__Exercise a__
Extract every line of the records that contains the word "from", treating uppercase and lowercase as different.

__Excerpt to read__
While compression reduces the storage and network costs, it increases the cost of processing since the data must be decompressed before it can be processed. The overhead of decompression is enormous: today's sophisticated compression algorithms, such as JPEG or MPEG, require between 150 and 300 instructions per pixel for decompression. This corresponds to a rate of 2.7 billion instructions for each second of NTSC quality video processed. Furthermore, the data must often be compressed after processing, which adds one to fifty times more overhead.

One way to circumvent these problems is to process the video data in compressed form. This technique reduces the amount of data that must be processed and avoids complex compression and decompression. Decreasing data volume has the side effect of increasing data locality and thus more efficiently uses processor cache, which further improves performance.

Over the past 4 years, many researchers have applied this idea to MPEG compressed audio, MPEG video, and motion JPEG video. This paper surveys these techniques.

__Exercise b__
According to the excerpt on processing compressed video, how many instructions per pixel do compression algorithms such as JPEG or MPEG require for decompression?

__Data supplied__
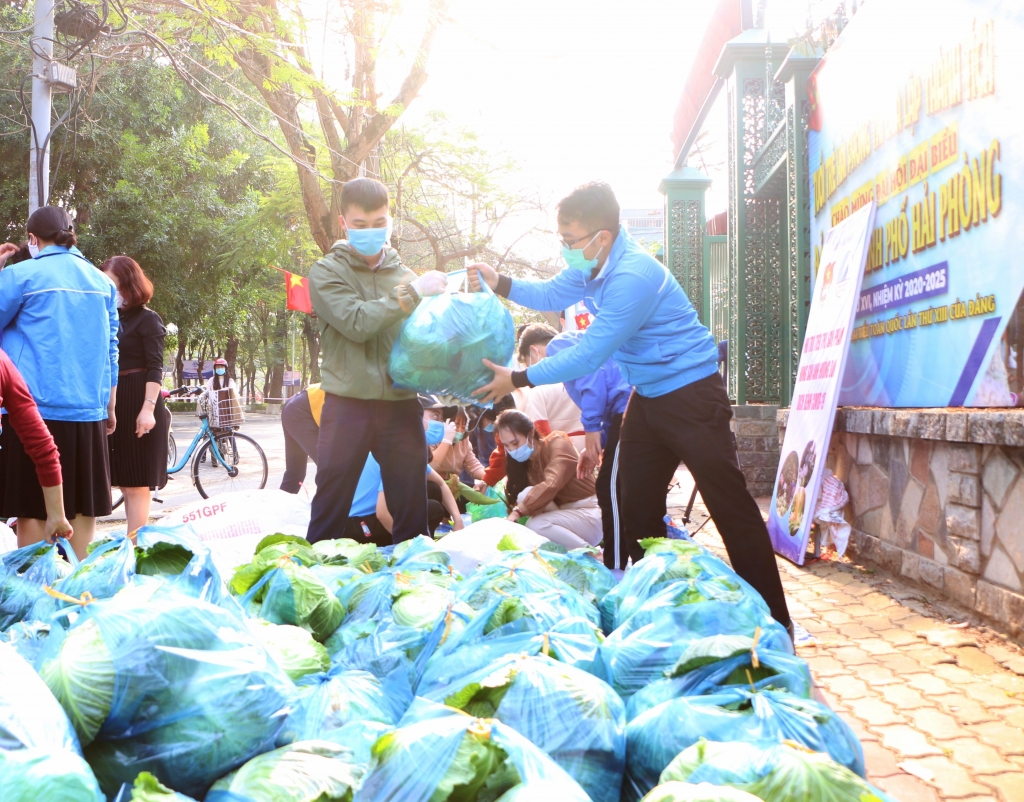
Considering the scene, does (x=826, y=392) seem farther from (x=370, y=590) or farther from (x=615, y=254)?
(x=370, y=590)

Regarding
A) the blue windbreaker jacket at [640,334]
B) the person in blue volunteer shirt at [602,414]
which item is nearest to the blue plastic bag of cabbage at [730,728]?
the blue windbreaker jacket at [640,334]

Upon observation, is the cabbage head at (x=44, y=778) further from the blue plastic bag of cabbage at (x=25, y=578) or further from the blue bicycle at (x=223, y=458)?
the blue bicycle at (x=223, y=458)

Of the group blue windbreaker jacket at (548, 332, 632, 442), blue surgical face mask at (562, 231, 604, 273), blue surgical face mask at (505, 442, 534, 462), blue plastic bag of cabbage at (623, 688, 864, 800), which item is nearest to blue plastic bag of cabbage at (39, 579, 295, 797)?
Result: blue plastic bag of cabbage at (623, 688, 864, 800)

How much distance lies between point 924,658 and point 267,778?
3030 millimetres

---

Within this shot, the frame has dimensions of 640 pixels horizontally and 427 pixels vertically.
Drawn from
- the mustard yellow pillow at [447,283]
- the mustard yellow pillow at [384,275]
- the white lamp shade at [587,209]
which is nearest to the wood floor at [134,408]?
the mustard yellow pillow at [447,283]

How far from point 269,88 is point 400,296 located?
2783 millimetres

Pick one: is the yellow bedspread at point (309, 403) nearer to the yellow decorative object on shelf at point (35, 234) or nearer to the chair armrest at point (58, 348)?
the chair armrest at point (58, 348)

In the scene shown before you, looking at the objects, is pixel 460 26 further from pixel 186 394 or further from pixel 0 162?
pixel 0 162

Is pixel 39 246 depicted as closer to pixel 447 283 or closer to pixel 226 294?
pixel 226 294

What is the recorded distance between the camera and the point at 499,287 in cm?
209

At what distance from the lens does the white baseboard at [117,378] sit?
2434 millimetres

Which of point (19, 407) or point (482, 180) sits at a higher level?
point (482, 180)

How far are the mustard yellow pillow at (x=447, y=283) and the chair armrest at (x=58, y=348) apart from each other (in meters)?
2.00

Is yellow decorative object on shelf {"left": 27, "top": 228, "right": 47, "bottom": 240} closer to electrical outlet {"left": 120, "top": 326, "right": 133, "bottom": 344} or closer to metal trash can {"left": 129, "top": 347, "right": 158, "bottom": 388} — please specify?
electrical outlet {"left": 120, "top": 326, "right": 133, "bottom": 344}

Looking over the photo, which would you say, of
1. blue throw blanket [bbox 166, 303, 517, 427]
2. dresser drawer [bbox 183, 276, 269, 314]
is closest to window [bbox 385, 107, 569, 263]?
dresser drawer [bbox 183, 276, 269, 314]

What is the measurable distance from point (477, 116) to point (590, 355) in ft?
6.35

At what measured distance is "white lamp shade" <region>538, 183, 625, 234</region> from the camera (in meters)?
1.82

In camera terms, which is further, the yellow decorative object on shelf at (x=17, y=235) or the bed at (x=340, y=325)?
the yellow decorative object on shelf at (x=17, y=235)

__Written solution a__
Considering the scene, does (x=826, y=392) seem farther from (x=370, y=590) or farther from (x=615, y=254)?
Upon observation, is the cabbage head at (x=44, y=778) further from the blue plastic bag of cabbage at (x=25, y=578) or further from the blue bicycle at (x=223, y=458)?
Drawn from
How far from point 269,88 is point 400,296 located?
In the scene shown before you, looking at the objects, is pixel 460 26 further from pixel 186 394 or further from pixel 0 162?
At what distance from the lens does the white baseboard at [117,378] sit?
How far are the mustard yellow pillow at (x=447, y=283) and the chair armrest at (x=58, y=348) apart from each other (in meters)?
What is the measurable distance from point (477, 116) to point (590, 355) in ft?
At what measured distance is "white lamp shade" <region>538, 183, 625, 234</region> from the camera (in meters)?

__Written solution b__
Between 150 and 300 instructions per pixel.